文字ではうまく伝わらないかもしれないけれど、南の地方からやってきた人間に、これから本格的に寒くなっていくんだよと伝えてくれるような、やさしくあたたかい言葉だった。
そういえば、11月初旬の初雪が降った朝、自治会長さんが犬の散歩をしているのに出会ったことがあったが、その時は、もう雪が降っちゃいましたねという挨拶に、「でもまだ道は大丈夫だ」という返事だった。
それは、いつごろタイヤ交換するかが話題に上っていた頃のこと。最初の雪は道路にまでは積もらない。本格的な雪の季節までにはまだ少し間がある。いまのうちにタイヤ交換しとけよ、というメッセージなのだと、数日後、晴れた暖かい日にタイヤ交換しながらようやく気がついた。
東北の人は口数が少ないと言われる。寒いから余計なことを喋らないのだと。それでも、量としては少な目な言葉の中に、相手への思いやりやあたたかい気持ちが込められている。

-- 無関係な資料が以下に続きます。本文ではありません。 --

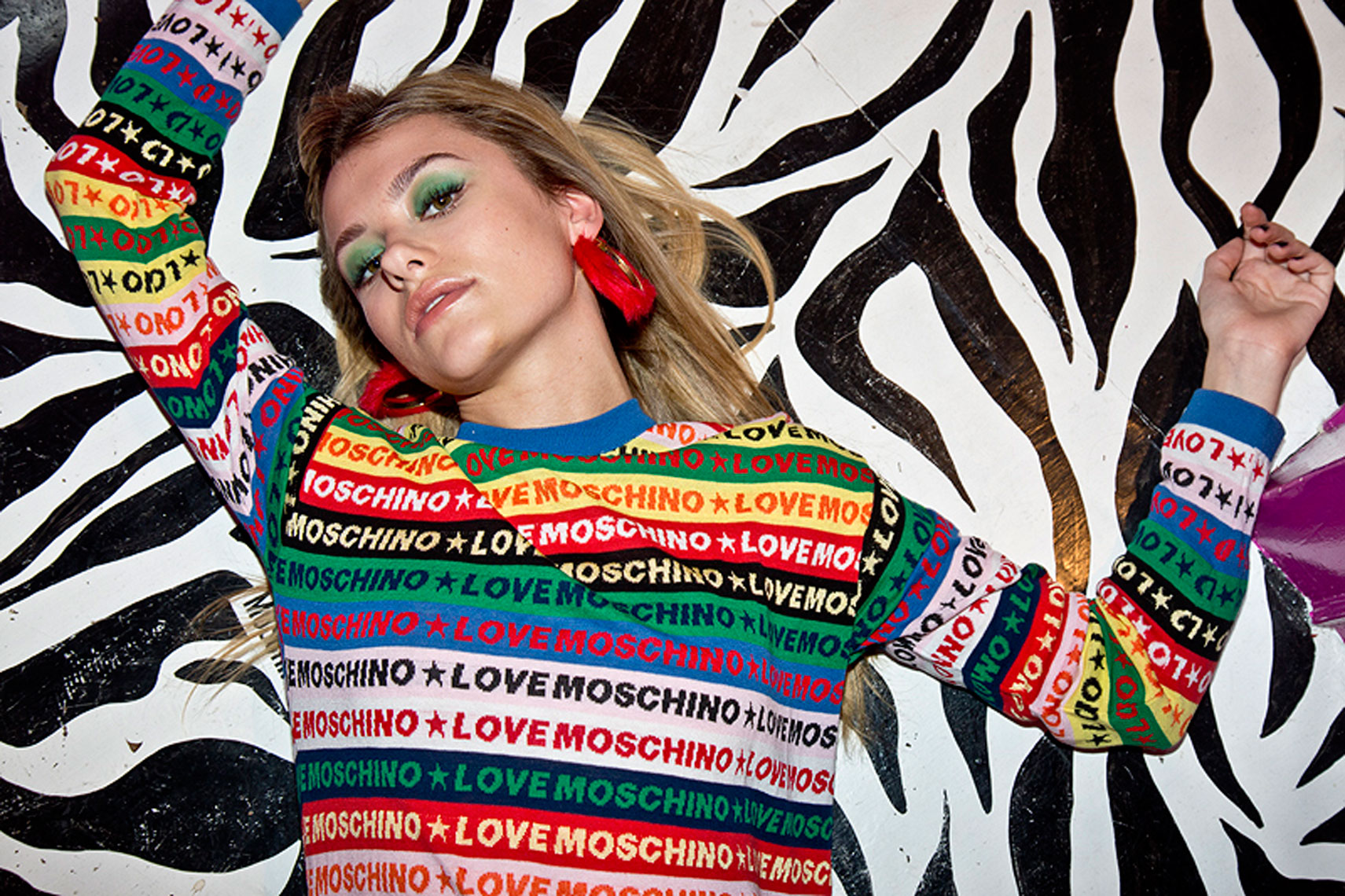 issie-gibbons-fashion-stylist-love-moschino-zebra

今朝、今年三度目となる雪が舞った。いずれ、まだ暗いうちから雪掻きしなければならないような季節がやってくる。入居者が少なくなった仮設住宅では、いまから雪掻きする人数が揃うかどうか心配されている。そんな時、その場所にいた時には、ゴム長はいて、寒いっすねなんて、当たり前すぎて面白くもない挨拶をしながらお手伝いしようと思う。東北に暮らす1人の人間として。